Ela fugiu, saltando de Tel’aran’rhiod direto para o próprio corpo. Ficou consciente apenas o bastante para se perguntar como pôde ser tola a ponto de permitir que as próprias fantasias quase a aprisionassem, e em seguida já estava profundamente imersa e segura no próprio sonho. Gawyn atravessava a Ponte das Carroças galopando e descia…
Surgindo de trás de uma casa com telhado de palha, Moghedien se perguntou distraidamente onde ficaria aquele vilarejo. Não era o tipo de lugar onde esperaria encontrar estandartes ao vento. A garota era mais forte do que pensara, para conseguir escapar de sua tessitura em Tel’aran’rhiod. Nem Lanfear conseguia aperfeiçoar suas habilidades ali, independentemente do que afirmasse. A garota só era de seu interesse porque estivera conversando com Elayne Trakand, que poderia levá-la a Nynaeve al’Meara. O único motivo para prendê-la era livrar Tel’aran’rhiod de alguém capaz de andar livremente por lá. Já era ruim o bastante precisar dividir o Mundo dos Sonhos com Lanfear.
Mas havia Nynaeve al’Meara. Aquela mulher, Moghedien pretendia ver implorando para servi-la. Ela a capturaria pessoalmente, e talvez pedisse ao Grande Senhor para conceder imortalidade à garota, para que aquela Nynaeve tivesse toda a eternidade para se arrepender de ter se oposto a Moghedien. Ela e Elayne estavam planejando algo com Birgitte, não era? Outra que ela tinha motivos para punir. Birgitte nem soubera quem era Moghedien, muito tempo atrás, na Era das Lendas, quando frustrara seu plano, urdido com tanto esmero, para sobrepujar Lews Therin. Mas Moghedien sabia quem ela era. Só que Birgitte — Teadra, como então se chamara — havia morrido antes que a Abandonada pudesse dar conta dela. A morte não era uma punição, não era um fim, não quando significava viver ali.

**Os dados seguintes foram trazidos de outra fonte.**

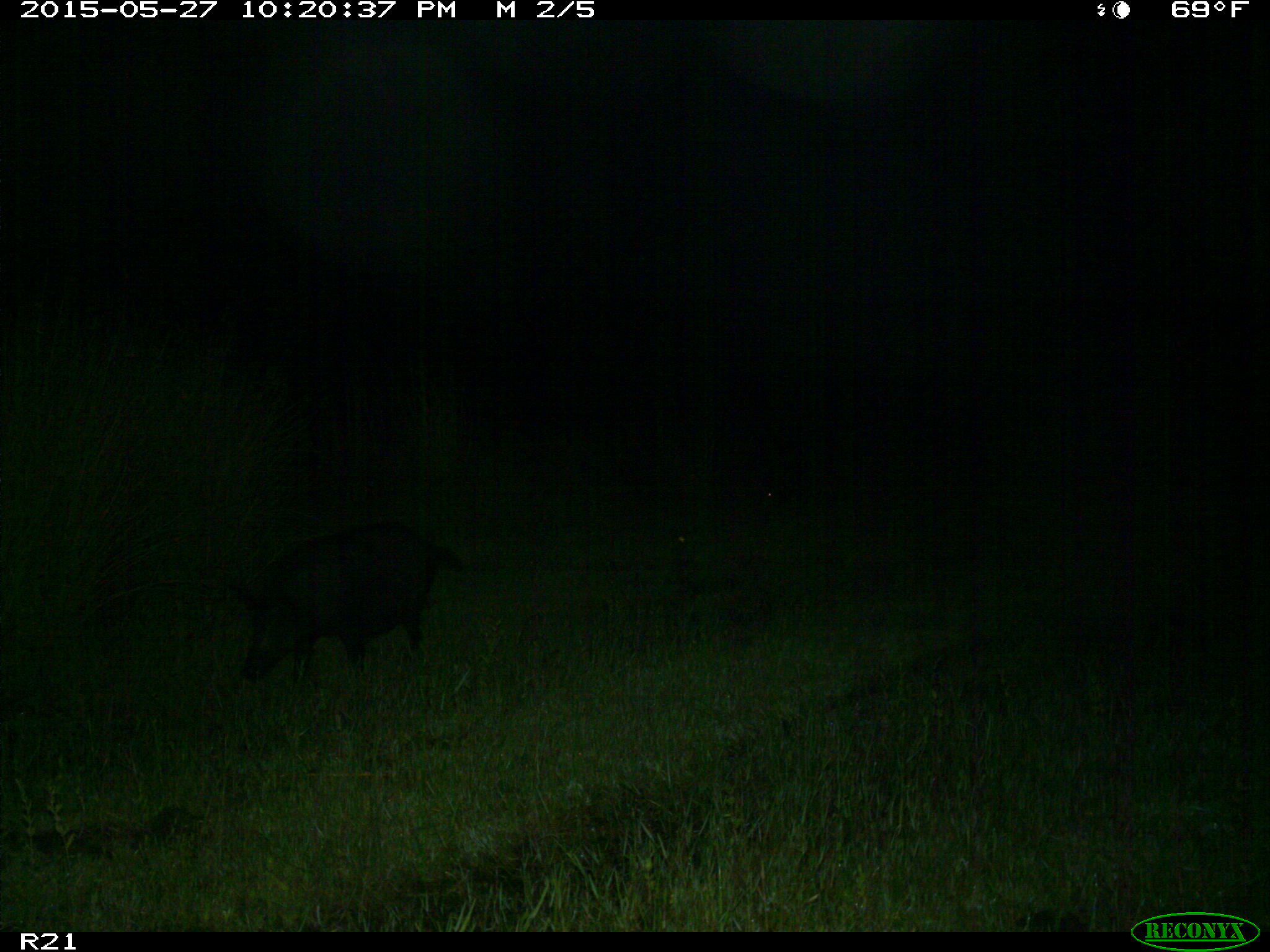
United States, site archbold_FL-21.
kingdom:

Nynaeve al’Meara, Elayne Trakand e Birgitte. Aquelas três ela encontraria, e daria um jeito em todas elas. Vindo pelas sombras, para que não percebessem nada até que fosse tarde demais. Todas as três, sem exceção.
Ela desapareceu, e os estandartes continuaram tremulando ao sabor da brisa de Tel’aran’rhiod.